[PROBLEM TO SOLVE]
Everything from the line containing "How large a" to the final line of the records below should be given again exactly, and nothing else.

═══ RECORDS SHOWN ═══

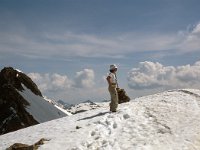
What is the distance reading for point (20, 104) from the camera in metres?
117

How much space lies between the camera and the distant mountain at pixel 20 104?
104 metres

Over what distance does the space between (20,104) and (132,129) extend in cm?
9748

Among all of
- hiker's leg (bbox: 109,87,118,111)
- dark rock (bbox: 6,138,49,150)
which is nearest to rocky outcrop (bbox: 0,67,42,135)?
hiker's leg (bbox: 109,87,118,111)

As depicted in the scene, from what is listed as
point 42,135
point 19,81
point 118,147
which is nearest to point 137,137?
point 118,147

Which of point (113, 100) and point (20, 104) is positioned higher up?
point (20, 104)

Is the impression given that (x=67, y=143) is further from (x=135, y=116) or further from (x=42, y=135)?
(x=135, y=116)

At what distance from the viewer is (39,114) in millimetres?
122125

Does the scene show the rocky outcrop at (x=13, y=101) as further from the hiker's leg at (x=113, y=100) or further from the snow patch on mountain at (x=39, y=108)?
the hiker's leg at (x=113, y=100)

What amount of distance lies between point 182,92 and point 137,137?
466 inches

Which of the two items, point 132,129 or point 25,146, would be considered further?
point 132,129

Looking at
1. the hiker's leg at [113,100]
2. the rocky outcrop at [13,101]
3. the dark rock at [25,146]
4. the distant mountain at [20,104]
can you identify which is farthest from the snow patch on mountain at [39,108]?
the dark rock at [25,146]

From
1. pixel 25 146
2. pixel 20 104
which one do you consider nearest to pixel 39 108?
pixel 20 104

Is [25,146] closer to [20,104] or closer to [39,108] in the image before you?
[20,104]

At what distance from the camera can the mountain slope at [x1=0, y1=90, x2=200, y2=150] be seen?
21.8 m
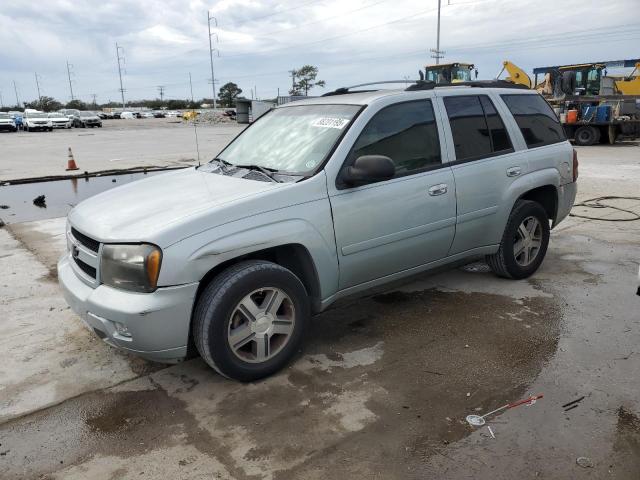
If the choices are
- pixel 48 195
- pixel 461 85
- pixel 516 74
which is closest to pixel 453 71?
pixel 516 74

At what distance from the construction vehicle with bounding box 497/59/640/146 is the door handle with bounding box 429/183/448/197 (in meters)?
16.6

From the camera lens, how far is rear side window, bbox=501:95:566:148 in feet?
16.1

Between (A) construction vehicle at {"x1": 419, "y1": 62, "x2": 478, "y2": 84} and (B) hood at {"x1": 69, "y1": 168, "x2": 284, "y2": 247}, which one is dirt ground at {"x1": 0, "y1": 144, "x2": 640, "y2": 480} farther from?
(A) construction vehicle at {"x1": 419, "y1": 62, "x2": 478, "y2": 84}

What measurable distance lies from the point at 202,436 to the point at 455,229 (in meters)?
2.49

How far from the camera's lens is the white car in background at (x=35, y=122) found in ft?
124

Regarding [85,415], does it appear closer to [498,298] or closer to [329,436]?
[329,436]

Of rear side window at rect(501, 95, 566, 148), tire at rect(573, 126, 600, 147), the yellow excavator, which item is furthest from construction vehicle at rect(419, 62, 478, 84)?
rear side window at rect(501, 95, 566, 148)

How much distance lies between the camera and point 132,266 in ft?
9.71

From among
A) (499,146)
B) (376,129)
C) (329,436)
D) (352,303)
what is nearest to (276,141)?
(376,129)

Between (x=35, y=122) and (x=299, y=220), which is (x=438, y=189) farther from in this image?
(x=35, y=122)

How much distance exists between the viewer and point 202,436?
2867 mm

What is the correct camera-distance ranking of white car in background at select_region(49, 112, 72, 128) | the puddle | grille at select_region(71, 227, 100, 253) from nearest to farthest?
grille at select_region(71, 227, 100, 253), the puddle, white car in background at select_region(49, 112, 72, 128)

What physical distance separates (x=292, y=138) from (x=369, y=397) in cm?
196

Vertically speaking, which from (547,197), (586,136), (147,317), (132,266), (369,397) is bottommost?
(369,397)
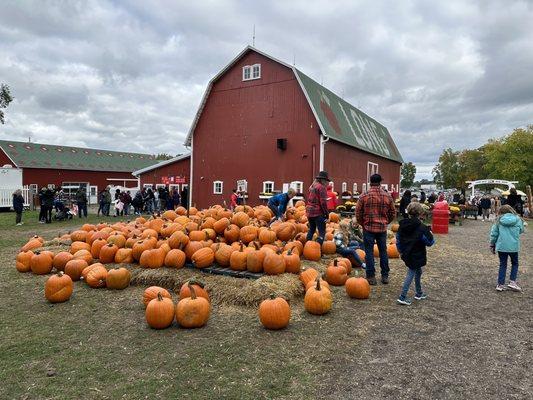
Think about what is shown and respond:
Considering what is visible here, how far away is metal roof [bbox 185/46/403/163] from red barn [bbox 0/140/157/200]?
2209 cm

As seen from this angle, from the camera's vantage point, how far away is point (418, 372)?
3.58 meters

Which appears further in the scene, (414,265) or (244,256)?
(244,256)

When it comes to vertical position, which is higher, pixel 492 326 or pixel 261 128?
pixel 261 128

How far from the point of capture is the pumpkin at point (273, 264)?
627 cm

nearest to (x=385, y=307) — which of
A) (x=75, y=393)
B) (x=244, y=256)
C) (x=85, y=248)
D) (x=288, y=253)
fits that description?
(x=288, y=253)

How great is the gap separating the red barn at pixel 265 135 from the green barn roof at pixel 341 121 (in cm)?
11

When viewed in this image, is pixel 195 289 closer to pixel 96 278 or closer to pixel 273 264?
pixel 273 264

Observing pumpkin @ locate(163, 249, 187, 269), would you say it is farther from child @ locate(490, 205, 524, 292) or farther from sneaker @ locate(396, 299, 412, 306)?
child @ locate(490, 205, 524, 292)

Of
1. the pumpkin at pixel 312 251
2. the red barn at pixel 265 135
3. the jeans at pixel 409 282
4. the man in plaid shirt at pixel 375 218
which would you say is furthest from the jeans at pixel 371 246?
the red barn at pixel 265 135

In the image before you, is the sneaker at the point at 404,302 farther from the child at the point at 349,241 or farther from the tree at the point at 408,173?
the tree at the point at 408,173

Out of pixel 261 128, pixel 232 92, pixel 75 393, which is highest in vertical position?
pixel 232 92

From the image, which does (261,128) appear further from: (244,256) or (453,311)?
(453,311)

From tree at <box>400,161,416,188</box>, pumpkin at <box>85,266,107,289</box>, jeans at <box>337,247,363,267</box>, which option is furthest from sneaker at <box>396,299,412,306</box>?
tree at <box>400,161,416,188</box>

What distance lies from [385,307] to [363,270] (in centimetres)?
202
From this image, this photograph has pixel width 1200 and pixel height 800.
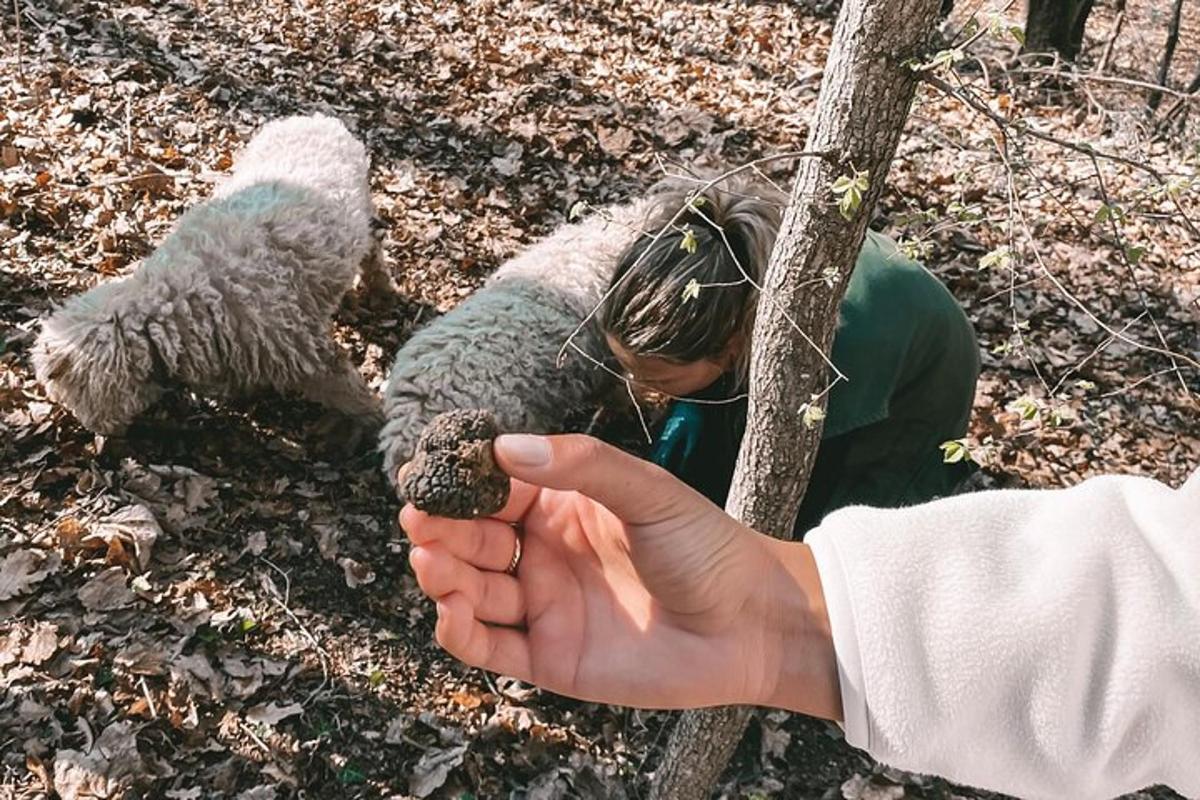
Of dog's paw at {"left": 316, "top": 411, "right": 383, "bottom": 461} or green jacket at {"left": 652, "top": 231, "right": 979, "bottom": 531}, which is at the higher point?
green jacket at {"left": 652, "top": 231, "right": 979, "bottom": 531}

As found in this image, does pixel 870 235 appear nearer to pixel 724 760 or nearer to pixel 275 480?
pixel 724 760

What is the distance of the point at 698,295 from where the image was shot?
3.43 metres

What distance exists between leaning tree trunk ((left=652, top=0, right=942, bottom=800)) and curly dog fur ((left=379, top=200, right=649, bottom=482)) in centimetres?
172

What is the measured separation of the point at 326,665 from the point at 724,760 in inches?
68.4

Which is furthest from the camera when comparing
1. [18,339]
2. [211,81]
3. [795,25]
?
[795,25]

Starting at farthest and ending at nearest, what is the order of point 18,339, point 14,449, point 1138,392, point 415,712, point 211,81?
point 211,81 < point 1138,392 < point 18,339 < point 14,449 < point 415,712

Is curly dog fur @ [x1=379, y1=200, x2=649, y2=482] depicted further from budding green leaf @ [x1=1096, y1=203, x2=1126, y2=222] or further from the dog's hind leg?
budding green leaf @ [x1=1096, y1=203, x2=1126, y2=222]

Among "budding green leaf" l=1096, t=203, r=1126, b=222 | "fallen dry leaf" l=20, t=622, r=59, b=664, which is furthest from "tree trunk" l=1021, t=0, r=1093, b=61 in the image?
"fallen dry leaf" l=20, t=622, r=59, b=664

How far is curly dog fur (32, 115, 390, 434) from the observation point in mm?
4129

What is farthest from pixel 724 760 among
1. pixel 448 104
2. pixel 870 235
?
pixel 448 104

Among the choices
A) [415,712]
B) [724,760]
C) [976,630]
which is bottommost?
[415,712]

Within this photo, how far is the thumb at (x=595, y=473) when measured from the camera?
1.71 meters

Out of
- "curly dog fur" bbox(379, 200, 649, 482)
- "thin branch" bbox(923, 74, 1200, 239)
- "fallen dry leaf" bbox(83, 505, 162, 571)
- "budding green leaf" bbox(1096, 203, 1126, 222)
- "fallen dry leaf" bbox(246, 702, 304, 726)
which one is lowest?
"fallen dry leaf" bbox(246, 702, 304, 726)

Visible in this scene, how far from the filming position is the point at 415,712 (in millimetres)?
3686
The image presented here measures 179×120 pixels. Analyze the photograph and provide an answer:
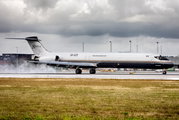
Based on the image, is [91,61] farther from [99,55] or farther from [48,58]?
[48,58]

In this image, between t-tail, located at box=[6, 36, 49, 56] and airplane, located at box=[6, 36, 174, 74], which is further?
t-tail, located at box=[6, 36, 49, 56]

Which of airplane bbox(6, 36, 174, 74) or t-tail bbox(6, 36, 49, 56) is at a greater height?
t-tail bbox(6, 36, 49, 56)

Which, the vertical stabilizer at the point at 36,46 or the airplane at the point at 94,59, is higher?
the vertical stabilizer at the point at 36,46

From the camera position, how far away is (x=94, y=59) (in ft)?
187

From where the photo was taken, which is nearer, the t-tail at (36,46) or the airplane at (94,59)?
the airplane at (94,59)

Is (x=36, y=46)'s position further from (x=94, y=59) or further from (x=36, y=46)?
(x=94, y=59)

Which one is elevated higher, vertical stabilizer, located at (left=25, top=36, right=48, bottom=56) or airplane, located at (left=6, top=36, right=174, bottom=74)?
vertical stabilizer, located at (left=25, top=36, right=48, bottom=56)

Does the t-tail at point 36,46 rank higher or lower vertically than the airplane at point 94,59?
higher

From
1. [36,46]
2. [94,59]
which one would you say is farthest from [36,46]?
[94,59]

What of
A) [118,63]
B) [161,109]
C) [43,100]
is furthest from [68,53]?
[161,109]

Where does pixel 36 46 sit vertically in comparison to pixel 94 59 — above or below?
above

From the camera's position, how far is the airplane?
2146 inches

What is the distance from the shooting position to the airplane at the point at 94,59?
54.5 metres

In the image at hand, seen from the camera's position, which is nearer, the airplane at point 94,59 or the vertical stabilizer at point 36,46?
the airplane at point 94,59
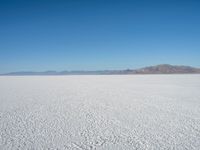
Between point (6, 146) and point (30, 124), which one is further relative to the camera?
point (30, 124)

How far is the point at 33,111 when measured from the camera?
18.6 feet

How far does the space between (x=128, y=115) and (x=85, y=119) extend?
1.21m

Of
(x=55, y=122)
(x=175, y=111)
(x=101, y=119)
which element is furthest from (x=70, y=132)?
(x=175, y=111)

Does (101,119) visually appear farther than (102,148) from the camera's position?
Yes

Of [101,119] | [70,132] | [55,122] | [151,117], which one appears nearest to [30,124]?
[55,122]

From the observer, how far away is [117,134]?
3645mm

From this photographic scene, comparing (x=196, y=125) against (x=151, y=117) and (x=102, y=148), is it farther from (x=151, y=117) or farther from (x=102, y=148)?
(x=102, y=148)

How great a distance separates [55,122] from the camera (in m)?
4.49

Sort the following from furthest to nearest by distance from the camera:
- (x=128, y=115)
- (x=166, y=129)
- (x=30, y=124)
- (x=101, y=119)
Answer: (x=128, y=115) → (x=101, y=119) → (x=30, y=124) → (x=166, y=129)

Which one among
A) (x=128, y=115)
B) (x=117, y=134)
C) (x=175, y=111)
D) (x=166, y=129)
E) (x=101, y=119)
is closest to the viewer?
(x=117, y=134)

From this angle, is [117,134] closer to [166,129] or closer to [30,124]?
[166,129]

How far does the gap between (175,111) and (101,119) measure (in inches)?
92.1

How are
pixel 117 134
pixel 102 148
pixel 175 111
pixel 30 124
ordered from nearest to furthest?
pixel 102 148
pixel 117 134
pixel 30 124
pixel 175 111

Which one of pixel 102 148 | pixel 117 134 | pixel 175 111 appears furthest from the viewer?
pixel 175 111
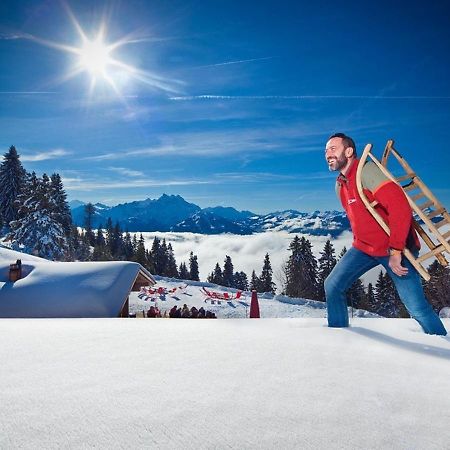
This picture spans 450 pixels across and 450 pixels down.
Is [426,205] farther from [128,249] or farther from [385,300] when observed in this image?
[128,249]

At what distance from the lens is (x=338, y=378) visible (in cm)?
189

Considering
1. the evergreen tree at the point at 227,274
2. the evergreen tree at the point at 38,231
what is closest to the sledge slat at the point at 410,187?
the evergreen tree at the point at 38,231

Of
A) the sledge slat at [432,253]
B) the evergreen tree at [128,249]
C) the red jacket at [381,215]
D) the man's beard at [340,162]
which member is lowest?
the sledge slat at [432,253]

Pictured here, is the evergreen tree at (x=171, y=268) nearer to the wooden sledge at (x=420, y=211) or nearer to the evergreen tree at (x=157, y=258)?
the evergreen tree at (x=157, y=258)

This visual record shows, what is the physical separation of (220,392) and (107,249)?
68.6m

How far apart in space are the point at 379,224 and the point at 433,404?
2.03 metres

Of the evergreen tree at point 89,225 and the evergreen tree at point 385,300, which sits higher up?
the evergreen tree at point 89,225

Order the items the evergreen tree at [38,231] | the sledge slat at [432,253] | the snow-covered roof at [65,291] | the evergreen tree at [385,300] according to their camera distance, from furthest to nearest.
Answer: the evergreen tree at [385,300] < the evergreen tree at [38,231] < the snow-covered roof at [65,291] < the sledge slat at [432,253]

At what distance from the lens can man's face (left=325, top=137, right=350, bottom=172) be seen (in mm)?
3617

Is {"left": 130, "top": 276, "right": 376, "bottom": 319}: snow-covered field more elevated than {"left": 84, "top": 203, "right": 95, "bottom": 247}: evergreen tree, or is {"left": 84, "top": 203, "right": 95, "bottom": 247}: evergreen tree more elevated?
{"left": 84, "top": 203, "right": 95, "bottom": 247}: evergreen tree

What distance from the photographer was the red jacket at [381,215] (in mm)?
3209

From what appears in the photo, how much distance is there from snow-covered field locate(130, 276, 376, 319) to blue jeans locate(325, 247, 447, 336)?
53.0 feet

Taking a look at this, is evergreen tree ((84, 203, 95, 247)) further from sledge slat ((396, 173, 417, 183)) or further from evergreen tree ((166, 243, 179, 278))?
sledge slat ((396, 173, 417, 183))

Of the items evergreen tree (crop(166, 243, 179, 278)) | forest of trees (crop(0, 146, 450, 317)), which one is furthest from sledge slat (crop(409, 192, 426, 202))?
evergreen tree (crop(166, 243, 179, 278))
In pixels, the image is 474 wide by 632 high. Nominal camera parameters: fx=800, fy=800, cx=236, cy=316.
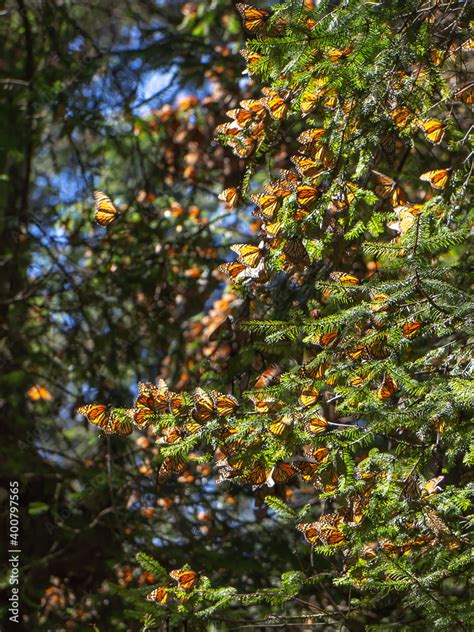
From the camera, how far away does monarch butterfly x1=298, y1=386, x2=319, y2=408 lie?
6.64 ft

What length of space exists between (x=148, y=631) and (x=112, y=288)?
2651 millimetres

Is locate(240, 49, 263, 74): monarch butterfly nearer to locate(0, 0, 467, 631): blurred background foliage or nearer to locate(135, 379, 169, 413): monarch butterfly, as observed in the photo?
locate(135, 379, 169, 413): monarch butterfly

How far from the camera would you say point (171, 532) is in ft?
14.5

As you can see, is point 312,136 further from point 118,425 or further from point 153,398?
point 118,425

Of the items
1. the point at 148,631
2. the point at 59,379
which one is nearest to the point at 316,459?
the point at 148,631

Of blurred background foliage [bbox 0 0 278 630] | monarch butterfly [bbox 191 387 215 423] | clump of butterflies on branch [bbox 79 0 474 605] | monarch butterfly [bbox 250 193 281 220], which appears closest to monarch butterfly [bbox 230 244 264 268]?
clump of butterflies on branch [bbox 79 0 474 605]

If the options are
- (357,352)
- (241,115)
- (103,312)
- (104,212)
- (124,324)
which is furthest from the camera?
(124,324)

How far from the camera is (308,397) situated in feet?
6.65

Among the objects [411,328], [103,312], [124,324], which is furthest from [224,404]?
[124,324]

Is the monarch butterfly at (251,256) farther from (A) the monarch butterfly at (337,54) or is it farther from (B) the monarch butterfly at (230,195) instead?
(A) the monarch butterfly at (337,54)

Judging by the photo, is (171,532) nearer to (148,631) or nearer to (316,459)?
(148,631)

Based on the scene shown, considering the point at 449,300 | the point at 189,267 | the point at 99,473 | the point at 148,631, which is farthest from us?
the point at 189,267

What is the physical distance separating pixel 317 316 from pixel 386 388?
418mm

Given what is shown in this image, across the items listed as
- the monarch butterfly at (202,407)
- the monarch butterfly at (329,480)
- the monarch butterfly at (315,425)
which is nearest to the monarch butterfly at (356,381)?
the monarch butterfly at (315,425)
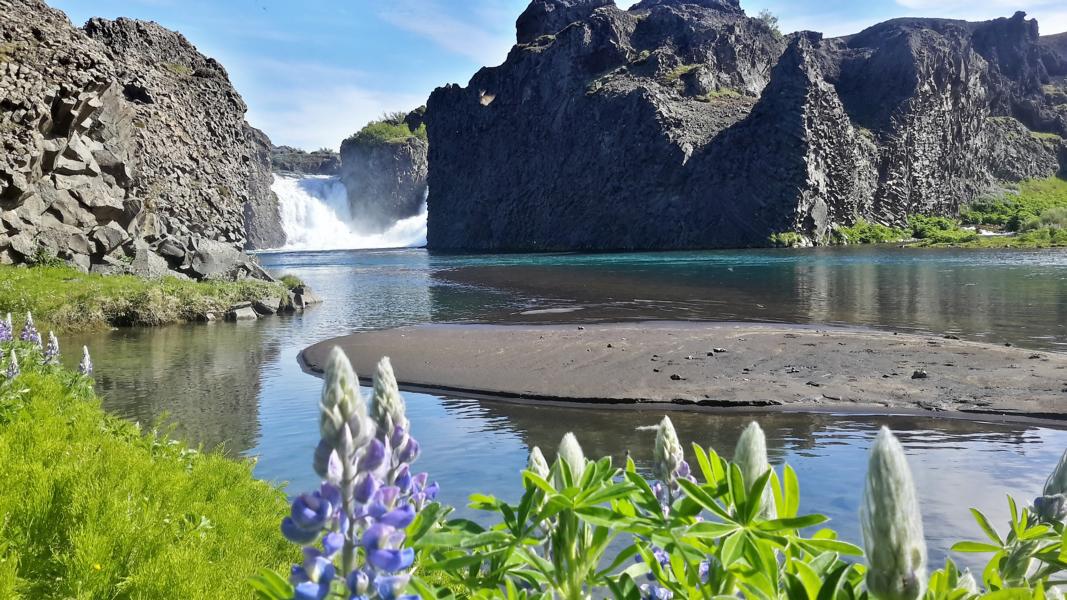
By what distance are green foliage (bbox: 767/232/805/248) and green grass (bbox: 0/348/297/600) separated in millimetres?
82873

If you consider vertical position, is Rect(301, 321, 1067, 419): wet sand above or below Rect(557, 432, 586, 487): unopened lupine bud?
below

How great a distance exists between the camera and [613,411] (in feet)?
41.4

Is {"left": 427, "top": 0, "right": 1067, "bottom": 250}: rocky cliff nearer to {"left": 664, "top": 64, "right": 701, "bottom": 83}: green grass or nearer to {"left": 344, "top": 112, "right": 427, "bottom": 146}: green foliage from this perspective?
{"left": 664, "top": 64, "right": 701, "bottom": 83}: green grass

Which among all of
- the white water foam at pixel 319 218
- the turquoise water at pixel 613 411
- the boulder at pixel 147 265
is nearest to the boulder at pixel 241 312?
the turquoise water at pixel 613 411

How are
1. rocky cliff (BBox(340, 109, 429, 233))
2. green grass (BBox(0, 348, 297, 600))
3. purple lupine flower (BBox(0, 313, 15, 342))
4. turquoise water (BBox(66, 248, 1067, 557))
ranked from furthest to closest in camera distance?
rocky cliff (BBox(340, 109, 429, 233)) → turquoise water (BBox(66, 248, 1067, 557)) → purple lupine flower (BBox(0, 313, 15, 342)) → green grass (BBox(0, 348, 297, 600))

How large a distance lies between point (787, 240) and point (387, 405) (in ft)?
283

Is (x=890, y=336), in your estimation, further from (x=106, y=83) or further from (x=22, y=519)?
(x=106, y=83)

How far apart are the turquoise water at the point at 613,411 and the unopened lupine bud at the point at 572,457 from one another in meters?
6.05

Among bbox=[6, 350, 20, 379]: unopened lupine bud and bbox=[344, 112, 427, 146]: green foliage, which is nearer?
bbox=[6, 350, 20, 379]: unopened lupine bud

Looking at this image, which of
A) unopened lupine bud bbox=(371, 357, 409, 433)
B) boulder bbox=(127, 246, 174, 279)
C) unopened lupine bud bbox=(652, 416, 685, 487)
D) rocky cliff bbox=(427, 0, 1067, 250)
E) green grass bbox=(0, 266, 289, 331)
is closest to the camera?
unopened lupine bud bbox=(371, 357, 409, 433)

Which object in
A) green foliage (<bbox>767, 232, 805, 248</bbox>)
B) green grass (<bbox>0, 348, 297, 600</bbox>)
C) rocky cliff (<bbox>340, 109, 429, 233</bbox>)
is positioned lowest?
green grass (<bbox>0, 348, 297, 600</bbox>)

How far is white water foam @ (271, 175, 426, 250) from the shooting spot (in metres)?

═══

[RESPONSE TO THIS EXERCISE]
How large a distance lies between point (787, 240) and point (387, 405) (in ft)?
283

Is (x=890, y=336), in your estimation, further from (x=106, y=83) or further from (x=22, y=519)?
(x=106, y=83)

How far apart are the turquoise water at the point at 613,411 and the unopened lupine bud at the point at 572,457 from one another in meters?
6.05

Among bbox=[6, 350, 20, 379]: unopened lupine bud and bbox=[344, 112, 427, 146]: green foliage, which is nearer?
bbox=[6, 350, 20, 379]: unopened lupine bud

Looking at this image, which of
A) unopened lupine bud bbox=(371, 357, 409, 433)
B) boulder bbox=(127, 246, 174, 279)
C) unopened lupine bud bbox=(652, 416, 685, 487)
D) rocky cliff bbox=(427, 0, 1067, 250)
E) green grass bbox=(0, 266, 289, 331)
is closest to the camera?
unopened lupine bud bbox=(371, 357, 409, 433)

Which object in
A) green foliage (<bbox>767, 232, 805, 248</bbox>)
B) green grass (<bbox>0, 348, 297, 600</bbox>)
C) rocky cliff (<bbox>340, 109, 429, 233</bbox>)
is positioned lowest?
green grass (<bbox>0, 348, 297, 600</bbox>)

How far is white water foam @ (271, 175, 426, 250) from the shooting spot (in metres)?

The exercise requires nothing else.